La présence de terroristes fait l'objet de toute notre vigilance. L'évènement auquel vous avez fait allusion est avéré, mais il s'agissait sans doute d'une arme de courte portée, de type lance-roquette. Nous n'excluons rien, le risque zéro n'existe pas. Nous n'avons pas d'indication que Daech ait mis la main sur des stocks anciens de lance-missiles. Du reste, la plupart de ces armes - y compris celles qui sont aux mains des forces libyennes -sont anciennes et, faute d'entretien, probablement peu opérationnelles. Comme nous redoutons particulièrement un attentat-suicide pendant une opération de recueil, nous devons arbitrer entre l'urgence du sauvetage et les précautions de sécurité - y compris sanitaires, car certains migrants sont porteurs de maladies disparues d'Europe depuis des siècles. Jusqu'à présent, nous n'avons jamais détecté d'équipement suspect ni d'infiltration parmi les migrants, sans doute parce qu'il s'agit de la route la plus dangereuse.
Le flux vers l'Espagne, qui était considérable, a été endigué grâce à une coopération très forte entre l'Espagne, le Maroc, la Mauritanie et le Sénégal, aux termes de laquelle ces trois derniers pays ont reçu les moyens maritimes et aériens de contrôler leurs côtes. C'est ainsi, notamment, qu'a été jugulé le trafic entre le Sénégal et les Canaries. Ce modèle est bien sûr reproductible, à condition d'avoir comme interlocuteur un appareil d'État disposant de forces de souveraineté avec qui construire une coopération. Cela dit, le flux endigué quelque part se reconstitue ailleurs : nous devrons soigneusement évaluer l'impact de notre opération en Libye sur les autres flux.

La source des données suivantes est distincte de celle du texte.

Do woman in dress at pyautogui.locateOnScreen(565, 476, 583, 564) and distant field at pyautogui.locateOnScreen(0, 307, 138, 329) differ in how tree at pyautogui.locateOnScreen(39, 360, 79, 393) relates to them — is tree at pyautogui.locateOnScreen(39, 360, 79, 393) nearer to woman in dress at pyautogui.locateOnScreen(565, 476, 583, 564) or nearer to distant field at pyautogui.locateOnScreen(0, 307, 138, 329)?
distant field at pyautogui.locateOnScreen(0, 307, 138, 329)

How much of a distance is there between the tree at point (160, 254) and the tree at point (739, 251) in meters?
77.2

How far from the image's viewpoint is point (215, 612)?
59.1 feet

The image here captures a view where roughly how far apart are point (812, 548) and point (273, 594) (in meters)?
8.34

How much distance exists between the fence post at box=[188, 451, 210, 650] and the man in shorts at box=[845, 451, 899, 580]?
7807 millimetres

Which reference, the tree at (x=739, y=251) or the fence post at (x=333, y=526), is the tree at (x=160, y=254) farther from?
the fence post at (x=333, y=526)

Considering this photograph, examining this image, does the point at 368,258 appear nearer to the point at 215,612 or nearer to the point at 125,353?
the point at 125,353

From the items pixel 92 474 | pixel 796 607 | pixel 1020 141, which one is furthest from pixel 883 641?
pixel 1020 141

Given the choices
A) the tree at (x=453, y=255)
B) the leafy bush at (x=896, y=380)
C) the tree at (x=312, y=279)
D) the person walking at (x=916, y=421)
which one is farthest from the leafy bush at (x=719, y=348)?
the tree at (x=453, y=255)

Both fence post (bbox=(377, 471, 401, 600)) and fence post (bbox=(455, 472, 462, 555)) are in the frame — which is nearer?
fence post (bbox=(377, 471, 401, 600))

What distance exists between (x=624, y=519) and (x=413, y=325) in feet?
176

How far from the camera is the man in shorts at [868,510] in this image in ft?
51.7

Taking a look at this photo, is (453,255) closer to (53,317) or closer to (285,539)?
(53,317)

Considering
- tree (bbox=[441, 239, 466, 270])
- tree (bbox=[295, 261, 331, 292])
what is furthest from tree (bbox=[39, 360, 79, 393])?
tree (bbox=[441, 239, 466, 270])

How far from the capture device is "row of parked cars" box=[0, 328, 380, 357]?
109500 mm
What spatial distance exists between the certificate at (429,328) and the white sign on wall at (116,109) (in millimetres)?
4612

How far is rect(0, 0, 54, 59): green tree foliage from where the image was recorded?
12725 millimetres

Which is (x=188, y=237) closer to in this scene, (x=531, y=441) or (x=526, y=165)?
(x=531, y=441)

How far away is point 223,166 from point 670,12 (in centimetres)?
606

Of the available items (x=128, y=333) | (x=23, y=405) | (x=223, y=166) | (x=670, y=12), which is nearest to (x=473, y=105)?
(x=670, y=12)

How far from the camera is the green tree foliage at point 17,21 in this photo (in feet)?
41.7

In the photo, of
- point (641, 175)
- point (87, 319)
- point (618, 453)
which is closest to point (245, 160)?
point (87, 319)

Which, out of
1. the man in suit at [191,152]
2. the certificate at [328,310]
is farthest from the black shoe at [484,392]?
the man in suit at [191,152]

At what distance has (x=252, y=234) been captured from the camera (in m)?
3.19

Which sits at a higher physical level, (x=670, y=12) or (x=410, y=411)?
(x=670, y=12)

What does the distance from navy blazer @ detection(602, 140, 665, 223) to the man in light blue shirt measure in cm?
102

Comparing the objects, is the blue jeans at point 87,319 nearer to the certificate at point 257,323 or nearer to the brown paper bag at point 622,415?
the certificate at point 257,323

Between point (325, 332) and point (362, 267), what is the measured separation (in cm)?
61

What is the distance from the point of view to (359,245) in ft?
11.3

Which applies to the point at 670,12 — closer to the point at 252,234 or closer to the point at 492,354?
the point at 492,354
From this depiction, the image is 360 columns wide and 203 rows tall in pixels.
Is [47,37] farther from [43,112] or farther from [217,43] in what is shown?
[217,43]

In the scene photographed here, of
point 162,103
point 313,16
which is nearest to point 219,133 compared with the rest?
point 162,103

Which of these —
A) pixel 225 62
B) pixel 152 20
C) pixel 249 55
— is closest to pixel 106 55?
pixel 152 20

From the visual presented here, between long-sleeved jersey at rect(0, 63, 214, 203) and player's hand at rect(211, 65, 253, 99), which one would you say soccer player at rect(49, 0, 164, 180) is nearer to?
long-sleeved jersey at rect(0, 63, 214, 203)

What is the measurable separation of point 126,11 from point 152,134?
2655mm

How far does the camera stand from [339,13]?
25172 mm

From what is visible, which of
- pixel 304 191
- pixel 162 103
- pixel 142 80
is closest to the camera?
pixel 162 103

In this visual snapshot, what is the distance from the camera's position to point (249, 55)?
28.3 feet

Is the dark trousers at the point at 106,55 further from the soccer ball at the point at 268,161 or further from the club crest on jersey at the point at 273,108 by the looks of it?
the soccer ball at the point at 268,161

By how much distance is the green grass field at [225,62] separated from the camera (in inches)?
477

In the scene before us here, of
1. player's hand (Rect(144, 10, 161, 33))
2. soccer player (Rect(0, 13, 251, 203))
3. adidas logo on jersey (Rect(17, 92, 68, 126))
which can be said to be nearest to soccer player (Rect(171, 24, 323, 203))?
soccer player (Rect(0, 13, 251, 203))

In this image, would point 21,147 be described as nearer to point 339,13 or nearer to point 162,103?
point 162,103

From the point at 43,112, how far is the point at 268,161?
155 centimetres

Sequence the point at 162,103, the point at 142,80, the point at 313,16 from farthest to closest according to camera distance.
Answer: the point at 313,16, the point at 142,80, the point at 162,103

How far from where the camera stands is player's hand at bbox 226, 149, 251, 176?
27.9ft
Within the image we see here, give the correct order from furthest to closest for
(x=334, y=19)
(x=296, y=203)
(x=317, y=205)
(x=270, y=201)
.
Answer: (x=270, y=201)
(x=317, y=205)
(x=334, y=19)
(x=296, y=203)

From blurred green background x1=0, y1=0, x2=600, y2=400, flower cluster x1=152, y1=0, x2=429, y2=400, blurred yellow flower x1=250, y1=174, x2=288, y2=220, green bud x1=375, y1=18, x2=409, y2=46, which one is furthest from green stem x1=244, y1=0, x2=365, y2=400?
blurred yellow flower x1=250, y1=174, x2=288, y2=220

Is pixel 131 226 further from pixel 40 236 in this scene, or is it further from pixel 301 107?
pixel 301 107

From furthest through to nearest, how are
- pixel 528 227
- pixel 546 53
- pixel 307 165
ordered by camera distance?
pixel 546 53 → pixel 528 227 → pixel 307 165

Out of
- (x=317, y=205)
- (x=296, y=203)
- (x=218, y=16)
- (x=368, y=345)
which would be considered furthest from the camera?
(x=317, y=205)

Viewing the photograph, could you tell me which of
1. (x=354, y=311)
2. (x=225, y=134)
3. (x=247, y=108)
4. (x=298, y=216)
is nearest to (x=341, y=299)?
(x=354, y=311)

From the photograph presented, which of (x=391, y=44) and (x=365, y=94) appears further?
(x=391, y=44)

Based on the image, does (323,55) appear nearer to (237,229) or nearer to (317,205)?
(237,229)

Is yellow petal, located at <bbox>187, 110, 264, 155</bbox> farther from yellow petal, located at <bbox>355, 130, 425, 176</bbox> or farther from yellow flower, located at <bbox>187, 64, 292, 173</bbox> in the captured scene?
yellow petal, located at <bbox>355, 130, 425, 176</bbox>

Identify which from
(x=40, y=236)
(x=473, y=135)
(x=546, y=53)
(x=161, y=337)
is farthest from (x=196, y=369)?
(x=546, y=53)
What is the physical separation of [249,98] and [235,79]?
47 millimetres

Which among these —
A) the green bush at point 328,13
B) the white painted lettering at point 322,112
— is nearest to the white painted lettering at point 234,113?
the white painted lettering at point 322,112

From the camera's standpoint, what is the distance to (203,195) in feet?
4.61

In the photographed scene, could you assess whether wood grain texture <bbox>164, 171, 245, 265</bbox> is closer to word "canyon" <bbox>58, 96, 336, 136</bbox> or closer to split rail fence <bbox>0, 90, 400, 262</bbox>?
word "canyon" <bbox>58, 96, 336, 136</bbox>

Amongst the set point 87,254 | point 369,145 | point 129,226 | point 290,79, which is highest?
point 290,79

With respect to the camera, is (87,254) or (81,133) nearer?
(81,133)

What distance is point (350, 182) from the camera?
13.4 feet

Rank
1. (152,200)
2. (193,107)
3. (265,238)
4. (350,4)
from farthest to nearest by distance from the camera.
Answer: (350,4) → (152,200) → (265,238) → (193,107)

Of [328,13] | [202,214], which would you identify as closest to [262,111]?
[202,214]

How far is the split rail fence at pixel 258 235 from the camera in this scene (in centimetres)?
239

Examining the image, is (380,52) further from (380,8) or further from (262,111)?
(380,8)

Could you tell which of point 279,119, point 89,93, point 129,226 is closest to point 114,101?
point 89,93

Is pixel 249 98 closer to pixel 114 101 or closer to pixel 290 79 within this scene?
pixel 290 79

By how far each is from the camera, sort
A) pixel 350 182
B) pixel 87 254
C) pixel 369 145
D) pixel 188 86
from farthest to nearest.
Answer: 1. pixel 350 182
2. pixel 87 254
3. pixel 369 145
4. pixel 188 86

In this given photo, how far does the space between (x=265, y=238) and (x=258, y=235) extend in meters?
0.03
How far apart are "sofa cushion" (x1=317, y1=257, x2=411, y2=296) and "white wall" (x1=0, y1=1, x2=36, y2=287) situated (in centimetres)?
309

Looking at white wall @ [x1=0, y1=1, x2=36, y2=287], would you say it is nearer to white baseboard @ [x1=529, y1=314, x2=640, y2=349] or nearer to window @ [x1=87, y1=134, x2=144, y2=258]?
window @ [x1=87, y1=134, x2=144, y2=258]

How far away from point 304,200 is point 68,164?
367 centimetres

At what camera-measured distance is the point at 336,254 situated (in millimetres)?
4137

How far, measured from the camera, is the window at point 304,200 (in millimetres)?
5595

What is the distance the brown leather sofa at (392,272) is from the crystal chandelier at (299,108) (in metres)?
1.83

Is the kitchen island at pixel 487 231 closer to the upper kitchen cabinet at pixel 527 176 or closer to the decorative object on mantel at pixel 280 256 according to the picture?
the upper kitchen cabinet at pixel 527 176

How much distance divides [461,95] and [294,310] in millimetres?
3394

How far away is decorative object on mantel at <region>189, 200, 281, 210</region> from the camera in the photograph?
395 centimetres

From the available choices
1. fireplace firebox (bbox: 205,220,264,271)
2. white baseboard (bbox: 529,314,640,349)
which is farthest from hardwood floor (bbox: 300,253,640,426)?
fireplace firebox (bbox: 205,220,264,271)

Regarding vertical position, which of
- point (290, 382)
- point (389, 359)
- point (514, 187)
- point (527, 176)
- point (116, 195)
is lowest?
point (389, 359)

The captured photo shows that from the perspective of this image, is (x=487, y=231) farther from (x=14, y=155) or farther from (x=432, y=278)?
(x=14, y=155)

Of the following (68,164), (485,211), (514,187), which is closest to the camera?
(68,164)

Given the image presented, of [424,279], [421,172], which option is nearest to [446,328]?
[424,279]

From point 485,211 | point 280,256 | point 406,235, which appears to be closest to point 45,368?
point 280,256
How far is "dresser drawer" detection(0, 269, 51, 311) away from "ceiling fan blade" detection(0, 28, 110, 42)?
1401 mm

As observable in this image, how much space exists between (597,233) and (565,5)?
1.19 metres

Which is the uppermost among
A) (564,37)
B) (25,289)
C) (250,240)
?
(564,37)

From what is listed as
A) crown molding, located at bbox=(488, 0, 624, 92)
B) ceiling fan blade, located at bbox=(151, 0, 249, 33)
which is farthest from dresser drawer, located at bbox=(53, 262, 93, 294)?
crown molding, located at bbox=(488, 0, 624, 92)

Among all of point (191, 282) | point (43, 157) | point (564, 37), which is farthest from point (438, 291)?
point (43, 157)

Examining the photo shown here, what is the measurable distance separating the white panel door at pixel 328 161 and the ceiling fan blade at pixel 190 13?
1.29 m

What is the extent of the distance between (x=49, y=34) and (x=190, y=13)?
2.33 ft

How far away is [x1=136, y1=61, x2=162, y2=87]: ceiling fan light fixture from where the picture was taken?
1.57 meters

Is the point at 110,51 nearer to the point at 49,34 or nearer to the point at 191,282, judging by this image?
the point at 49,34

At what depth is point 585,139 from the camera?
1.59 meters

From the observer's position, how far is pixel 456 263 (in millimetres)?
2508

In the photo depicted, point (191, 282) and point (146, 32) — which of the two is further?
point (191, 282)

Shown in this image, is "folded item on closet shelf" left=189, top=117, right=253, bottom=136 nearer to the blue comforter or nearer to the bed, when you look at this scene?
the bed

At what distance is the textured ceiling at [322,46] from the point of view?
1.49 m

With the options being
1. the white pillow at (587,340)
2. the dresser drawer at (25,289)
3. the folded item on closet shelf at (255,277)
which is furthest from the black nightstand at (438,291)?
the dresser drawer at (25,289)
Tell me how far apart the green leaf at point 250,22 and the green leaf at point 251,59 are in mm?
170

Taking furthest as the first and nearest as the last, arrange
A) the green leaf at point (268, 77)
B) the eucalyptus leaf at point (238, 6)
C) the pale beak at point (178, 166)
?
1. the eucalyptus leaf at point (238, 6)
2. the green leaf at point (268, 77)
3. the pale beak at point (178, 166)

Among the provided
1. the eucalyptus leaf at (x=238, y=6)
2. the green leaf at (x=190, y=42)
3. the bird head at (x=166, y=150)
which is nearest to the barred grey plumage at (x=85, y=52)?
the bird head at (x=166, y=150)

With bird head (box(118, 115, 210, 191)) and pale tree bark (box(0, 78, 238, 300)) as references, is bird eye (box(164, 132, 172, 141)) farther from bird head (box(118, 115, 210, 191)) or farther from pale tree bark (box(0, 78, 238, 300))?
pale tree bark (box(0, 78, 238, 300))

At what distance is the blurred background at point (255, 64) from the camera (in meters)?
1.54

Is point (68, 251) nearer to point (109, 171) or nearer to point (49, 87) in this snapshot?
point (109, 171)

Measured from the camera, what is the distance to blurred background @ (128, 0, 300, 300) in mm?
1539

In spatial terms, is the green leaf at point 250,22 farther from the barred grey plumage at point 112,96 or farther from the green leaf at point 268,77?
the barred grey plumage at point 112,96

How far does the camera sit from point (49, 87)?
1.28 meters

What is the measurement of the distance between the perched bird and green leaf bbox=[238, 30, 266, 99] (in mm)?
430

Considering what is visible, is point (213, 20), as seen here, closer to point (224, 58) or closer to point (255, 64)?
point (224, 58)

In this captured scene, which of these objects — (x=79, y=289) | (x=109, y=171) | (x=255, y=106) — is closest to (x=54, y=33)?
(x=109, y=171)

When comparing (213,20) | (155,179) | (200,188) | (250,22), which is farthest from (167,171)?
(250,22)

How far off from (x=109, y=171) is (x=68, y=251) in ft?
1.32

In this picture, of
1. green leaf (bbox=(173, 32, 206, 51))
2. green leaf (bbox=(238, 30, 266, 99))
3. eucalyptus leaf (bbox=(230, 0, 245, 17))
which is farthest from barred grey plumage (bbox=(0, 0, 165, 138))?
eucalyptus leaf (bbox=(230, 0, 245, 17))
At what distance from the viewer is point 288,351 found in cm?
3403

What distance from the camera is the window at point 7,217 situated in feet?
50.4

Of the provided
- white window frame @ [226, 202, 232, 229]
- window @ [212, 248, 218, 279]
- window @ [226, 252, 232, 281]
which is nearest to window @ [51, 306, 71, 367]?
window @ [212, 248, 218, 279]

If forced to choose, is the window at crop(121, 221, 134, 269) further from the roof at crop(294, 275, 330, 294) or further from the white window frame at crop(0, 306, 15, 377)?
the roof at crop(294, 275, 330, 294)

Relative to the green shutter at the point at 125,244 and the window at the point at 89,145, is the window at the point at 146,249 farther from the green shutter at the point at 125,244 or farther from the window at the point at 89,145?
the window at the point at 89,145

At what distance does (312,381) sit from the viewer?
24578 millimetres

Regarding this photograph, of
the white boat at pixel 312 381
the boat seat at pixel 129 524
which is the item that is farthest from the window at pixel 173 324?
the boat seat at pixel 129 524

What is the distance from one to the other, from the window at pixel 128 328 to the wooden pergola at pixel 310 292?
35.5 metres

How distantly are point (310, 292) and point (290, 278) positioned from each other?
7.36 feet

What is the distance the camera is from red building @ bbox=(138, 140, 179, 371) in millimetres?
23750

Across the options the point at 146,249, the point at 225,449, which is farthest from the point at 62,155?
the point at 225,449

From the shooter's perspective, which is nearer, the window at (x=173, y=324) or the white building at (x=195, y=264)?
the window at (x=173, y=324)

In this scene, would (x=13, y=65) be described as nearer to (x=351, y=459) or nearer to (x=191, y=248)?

Il faudra, en effet, à la fois un appel de la Libye et une résolution du Conseil de sécurité de l'ONU, si nous ne voulons pas nous heurter à un véto de certains membres. L'envoyé spécial de l'ONU essaie d'amener les deux parties à constituer un gouvernement d'union nationale, avec le soutien de l'Union européenne. Sa cellule, en Tunisie, comporte un officier de liaison de notre opération. Le Service européen pour l'action extérieure de Mme Mogherini sera à la manoeuvre pour préparer une résolution. L'expérience montre toutefois qu'il faut qu'un ou plusieurs États membres soient moteurs. Le Royaume-Uni l'avait été pour la résolution 2240 car il en avait besoin pour combler une lacune de son dispositif législatif.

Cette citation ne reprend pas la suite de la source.